### Supplied material
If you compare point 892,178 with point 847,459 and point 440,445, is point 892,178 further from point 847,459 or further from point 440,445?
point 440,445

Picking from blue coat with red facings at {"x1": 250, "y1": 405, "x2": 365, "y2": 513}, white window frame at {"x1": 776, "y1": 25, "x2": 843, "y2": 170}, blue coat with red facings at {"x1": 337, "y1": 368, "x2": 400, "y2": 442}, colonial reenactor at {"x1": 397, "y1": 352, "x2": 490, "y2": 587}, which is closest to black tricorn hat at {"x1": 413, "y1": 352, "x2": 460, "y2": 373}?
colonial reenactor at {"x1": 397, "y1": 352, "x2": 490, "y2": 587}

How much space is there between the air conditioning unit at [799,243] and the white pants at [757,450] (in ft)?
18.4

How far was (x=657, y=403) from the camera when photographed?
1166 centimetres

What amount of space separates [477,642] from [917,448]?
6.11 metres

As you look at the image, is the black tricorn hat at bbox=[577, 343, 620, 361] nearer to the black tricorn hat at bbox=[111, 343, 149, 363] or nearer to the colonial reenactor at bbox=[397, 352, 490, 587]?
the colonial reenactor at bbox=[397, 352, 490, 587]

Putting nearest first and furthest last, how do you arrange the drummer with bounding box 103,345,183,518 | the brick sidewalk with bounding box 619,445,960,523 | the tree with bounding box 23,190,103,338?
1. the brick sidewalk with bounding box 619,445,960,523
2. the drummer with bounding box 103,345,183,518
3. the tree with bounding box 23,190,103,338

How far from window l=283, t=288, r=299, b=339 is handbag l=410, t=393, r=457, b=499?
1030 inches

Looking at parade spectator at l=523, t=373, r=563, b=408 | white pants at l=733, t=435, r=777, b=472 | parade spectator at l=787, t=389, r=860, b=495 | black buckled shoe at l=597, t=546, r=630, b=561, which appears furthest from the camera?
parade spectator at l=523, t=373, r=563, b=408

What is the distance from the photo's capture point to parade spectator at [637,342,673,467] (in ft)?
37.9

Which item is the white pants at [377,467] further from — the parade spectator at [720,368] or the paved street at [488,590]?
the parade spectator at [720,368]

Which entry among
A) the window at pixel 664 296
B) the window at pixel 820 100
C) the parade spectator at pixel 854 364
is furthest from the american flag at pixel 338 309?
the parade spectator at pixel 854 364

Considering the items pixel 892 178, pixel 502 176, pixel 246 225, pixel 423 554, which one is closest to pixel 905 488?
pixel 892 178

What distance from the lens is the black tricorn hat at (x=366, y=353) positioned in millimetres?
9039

---

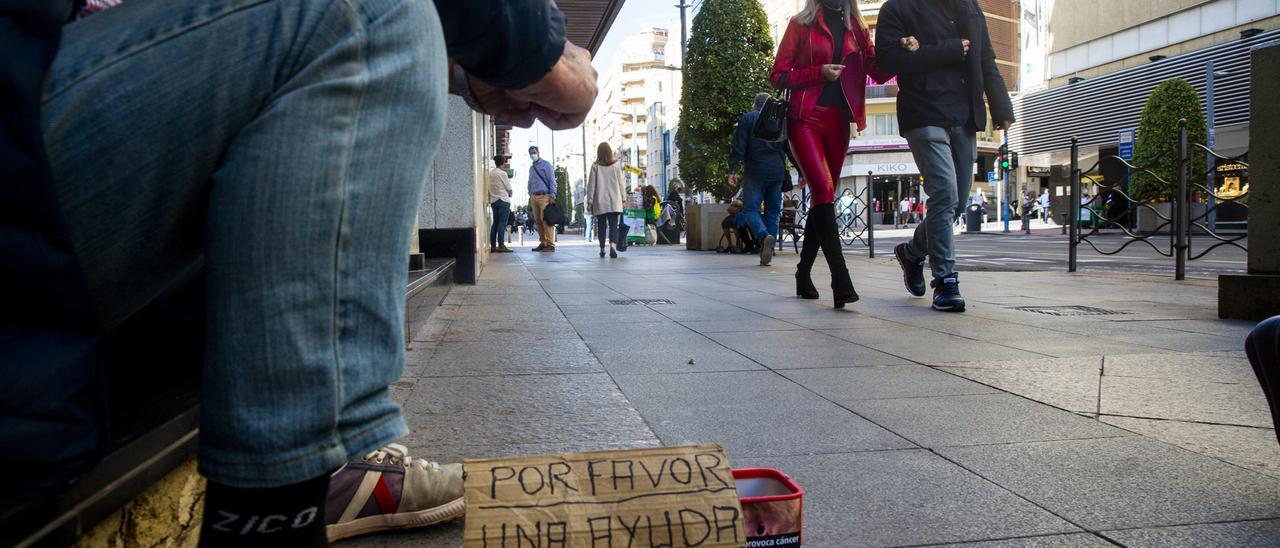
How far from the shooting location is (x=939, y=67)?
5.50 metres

...

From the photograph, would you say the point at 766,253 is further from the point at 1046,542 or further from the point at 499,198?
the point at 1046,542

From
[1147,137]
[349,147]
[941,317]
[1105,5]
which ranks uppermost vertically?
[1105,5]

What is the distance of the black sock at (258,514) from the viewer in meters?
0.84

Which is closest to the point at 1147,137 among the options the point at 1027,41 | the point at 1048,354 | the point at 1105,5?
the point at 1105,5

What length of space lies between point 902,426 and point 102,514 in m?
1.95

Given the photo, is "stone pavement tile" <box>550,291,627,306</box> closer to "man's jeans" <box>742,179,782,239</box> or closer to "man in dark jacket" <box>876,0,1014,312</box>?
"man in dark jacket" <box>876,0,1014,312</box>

### Task requirements
Retype everything from the line containing "How far from window" down to the line containing "1030 inches", and nothing else.

### Correct output
How far from window l=283, t=288, r=299, b=339 is handbag l=410, t=393, r=457, b=499?
1030 inches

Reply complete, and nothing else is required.